Glossary of key terms

  • Kabataang Pinoy — Filipino youth; a local phrase used to signify young Filipinos as civic and social actors.
  • Netizen — A person who participates in digital or online life; literally, a citizen of the internet.
  • Digital citizenship — Responsible, respectful, and civic-minded participation in digital spaces.
  • Online respect — Polite, non-threatening, and respectful interaction with others online.
  • Online civic engagement — Using digital spaces to contribute to community well-being, social issues, or public life.
  • Global civic engagement — Actions or intentions to participate in issues that connect local, national, regional, and global communities.
  • Involvement in civic organizations — Joining, volunteering, donating, or working with groups that address social, humanitarian, environmental, or global concerns.

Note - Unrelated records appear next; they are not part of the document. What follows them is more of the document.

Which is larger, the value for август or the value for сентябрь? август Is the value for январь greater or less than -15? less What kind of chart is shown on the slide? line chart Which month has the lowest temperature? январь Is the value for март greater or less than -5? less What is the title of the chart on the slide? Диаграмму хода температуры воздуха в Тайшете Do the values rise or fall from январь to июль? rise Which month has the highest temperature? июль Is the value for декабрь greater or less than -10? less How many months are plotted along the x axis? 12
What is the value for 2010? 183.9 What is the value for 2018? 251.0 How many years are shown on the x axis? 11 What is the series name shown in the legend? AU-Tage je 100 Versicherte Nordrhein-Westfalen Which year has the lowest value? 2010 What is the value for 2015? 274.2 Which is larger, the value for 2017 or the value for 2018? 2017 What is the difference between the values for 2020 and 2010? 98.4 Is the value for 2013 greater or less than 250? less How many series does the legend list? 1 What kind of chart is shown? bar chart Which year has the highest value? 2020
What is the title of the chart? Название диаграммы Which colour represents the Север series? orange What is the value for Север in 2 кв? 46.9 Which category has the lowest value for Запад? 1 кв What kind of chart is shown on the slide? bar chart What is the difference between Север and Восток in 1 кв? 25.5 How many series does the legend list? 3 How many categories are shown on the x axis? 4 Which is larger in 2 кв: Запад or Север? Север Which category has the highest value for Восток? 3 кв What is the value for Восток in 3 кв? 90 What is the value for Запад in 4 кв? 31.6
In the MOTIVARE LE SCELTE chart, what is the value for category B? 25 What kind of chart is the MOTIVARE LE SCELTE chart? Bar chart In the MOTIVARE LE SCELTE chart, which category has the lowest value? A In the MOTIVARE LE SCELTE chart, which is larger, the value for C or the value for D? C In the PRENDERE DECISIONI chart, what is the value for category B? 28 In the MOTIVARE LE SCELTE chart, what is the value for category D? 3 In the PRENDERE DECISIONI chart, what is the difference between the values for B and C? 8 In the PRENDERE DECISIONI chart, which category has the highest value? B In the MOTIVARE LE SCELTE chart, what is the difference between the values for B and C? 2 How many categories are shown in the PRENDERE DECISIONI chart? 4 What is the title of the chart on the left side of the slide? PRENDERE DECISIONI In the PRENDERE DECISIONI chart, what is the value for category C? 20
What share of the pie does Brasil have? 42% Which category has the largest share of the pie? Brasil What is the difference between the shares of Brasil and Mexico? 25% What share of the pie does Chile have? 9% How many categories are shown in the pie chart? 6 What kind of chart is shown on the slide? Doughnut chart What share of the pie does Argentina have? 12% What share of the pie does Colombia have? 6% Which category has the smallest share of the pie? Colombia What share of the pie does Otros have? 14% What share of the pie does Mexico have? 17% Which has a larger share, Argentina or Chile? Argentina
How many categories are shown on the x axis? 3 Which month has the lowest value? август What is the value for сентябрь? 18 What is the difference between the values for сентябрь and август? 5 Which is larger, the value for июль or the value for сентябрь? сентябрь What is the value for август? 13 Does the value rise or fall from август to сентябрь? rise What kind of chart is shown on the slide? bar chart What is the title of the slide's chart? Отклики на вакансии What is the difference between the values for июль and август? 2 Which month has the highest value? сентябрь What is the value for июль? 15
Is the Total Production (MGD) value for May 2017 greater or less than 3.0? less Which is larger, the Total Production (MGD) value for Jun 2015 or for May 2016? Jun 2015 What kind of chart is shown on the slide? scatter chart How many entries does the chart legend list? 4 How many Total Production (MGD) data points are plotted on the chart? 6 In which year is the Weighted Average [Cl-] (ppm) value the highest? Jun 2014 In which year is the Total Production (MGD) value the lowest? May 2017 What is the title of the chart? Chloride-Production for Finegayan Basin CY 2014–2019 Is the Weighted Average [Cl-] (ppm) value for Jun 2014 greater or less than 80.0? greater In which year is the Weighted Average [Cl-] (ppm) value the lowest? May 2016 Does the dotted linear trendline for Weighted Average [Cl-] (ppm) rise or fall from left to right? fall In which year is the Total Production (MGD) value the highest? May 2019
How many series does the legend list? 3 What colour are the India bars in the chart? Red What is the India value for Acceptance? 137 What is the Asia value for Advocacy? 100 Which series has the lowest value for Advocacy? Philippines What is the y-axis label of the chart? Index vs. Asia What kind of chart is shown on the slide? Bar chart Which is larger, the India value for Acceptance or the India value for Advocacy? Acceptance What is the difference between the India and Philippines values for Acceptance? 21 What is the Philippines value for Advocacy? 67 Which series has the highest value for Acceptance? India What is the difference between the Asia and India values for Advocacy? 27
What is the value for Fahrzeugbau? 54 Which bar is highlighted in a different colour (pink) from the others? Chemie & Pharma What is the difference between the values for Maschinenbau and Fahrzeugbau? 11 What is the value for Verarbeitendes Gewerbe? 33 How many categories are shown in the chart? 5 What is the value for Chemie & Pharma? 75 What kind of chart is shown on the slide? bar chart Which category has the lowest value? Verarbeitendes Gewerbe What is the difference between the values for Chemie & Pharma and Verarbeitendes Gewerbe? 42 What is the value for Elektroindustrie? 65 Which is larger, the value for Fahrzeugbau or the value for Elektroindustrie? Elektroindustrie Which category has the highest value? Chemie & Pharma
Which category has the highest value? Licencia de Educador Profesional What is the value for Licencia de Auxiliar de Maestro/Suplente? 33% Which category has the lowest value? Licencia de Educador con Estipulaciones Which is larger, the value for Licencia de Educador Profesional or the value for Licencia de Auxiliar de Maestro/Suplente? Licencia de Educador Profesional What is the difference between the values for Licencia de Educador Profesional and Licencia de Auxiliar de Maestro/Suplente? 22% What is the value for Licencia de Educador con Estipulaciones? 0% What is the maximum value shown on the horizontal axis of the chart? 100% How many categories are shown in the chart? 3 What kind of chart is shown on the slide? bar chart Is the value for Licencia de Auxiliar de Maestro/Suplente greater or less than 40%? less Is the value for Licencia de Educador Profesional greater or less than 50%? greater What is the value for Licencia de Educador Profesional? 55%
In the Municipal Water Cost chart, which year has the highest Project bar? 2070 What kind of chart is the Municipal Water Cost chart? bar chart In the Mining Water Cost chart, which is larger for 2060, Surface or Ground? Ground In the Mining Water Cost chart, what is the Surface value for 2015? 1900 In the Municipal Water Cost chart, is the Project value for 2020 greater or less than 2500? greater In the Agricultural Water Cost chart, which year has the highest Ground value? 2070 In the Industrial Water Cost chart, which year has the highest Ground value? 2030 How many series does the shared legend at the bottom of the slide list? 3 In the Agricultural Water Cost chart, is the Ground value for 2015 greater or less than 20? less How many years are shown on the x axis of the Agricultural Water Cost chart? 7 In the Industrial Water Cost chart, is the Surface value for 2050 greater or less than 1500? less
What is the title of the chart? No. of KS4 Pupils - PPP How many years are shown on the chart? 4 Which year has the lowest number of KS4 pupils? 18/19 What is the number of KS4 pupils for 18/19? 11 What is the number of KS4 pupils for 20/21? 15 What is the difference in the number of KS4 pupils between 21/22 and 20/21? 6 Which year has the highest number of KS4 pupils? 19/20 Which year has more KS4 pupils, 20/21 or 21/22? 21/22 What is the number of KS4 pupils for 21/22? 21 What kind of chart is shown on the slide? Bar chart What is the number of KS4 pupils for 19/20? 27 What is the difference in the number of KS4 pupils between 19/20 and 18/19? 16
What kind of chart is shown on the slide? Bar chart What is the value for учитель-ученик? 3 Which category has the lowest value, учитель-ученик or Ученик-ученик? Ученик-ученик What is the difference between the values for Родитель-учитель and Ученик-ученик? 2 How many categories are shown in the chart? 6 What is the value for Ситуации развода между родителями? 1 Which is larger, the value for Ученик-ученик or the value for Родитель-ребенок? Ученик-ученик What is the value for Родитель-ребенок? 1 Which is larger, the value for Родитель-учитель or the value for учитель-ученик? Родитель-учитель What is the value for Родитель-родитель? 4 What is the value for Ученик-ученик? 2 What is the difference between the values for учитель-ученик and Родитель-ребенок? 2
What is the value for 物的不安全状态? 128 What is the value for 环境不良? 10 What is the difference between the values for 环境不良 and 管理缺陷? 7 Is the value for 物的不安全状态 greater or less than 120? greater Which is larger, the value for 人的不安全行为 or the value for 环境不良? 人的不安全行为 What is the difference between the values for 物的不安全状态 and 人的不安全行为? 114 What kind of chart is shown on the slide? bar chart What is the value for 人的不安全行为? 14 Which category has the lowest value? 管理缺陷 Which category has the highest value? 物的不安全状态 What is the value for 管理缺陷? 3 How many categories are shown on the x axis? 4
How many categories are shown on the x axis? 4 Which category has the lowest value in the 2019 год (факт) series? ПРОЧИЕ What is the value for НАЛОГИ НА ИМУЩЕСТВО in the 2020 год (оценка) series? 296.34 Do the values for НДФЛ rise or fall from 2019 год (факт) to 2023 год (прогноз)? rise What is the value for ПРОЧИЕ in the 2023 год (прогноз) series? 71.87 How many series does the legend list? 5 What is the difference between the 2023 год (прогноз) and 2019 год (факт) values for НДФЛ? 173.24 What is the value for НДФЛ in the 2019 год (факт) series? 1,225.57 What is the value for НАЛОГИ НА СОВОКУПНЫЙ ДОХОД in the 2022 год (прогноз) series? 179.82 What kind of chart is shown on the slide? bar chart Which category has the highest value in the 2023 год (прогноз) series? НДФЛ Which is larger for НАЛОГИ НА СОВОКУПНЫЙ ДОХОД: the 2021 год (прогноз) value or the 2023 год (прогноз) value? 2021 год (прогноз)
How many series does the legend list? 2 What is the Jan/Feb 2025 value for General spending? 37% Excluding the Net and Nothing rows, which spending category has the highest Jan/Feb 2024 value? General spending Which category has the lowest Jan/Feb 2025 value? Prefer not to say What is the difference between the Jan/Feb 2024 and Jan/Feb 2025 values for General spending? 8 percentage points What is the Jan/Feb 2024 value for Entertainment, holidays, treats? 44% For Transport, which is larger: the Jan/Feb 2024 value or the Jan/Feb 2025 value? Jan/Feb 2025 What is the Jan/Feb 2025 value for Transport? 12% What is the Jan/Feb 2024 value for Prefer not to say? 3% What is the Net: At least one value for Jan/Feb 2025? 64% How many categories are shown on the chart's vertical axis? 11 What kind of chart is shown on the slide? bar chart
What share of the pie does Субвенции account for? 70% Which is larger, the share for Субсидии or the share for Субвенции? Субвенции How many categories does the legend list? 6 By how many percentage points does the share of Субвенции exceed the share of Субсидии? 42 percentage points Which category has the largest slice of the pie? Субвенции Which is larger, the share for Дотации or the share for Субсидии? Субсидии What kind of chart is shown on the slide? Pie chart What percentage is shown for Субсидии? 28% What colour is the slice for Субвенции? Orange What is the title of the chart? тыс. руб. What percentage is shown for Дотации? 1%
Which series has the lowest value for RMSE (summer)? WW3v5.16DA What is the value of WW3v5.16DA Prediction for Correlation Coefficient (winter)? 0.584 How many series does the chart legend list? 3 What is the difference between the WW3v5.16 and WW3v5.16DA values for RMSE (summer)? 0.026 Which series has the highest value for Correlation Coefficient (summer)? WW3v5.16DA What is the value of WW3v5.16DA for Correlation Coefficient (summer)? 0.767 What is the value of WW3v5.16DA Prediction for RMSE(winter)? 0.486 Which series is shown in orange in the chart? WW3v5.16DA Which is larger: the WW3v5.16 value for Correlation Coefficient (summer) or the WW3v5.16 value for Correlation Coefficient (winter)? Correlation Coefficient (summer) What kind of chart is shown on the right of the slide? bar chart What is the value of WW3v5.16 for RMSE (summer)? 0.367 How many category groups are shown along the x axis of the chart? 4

  • Political voice — Publicly expressing opinions on civic or political issues through petitions, forums, media, websites, blogs, or online platforms.
  • Glocal civic activism — Local behaviors that support global causes, such as buying ethical products or boycotting harmful brands.
  • Technosocial life — The idea that digital technologies are deeply woven into everyday social relationships and social action.
  • Digitally mediated mobilization — Civic or political participation that is shaped or enabled by digital media exposure and online engagement.
  • Global citizenship — A sense of responsibility and participation in issues that go beyond one’s own country.
  • Youth Digital Citizenship Scale / YDCS — The scale used in the study to measure online respect and online civic engagement.
  • Global Citizenship Scale / GCS — The scale from which the global civic engagement subscale was used.
  • Cisheterosexual — A person who is both cisgender and heterosexual.
  • LGBTQ+ — Lesbian, gay, bisexual, transgender, queer, and other sexual and gender minority identities.
  • NCR / National Capital Region — Metro Manila, the Philippines’ capital region.
  • Social identity theory — A theory explaining how group membership shapes identity, attitudes, and political behavior.
  • Cross-sectional study — A study that collects data at one point in time. It can show relationships but cannot prove cause and effect.
  • Multiple regression — A statistical method used to determine which variables predict an outcome after accounting for other variables.
  • Bootstrapping — A statistical technique that repeatedly resamples data to improve the stability of estimates.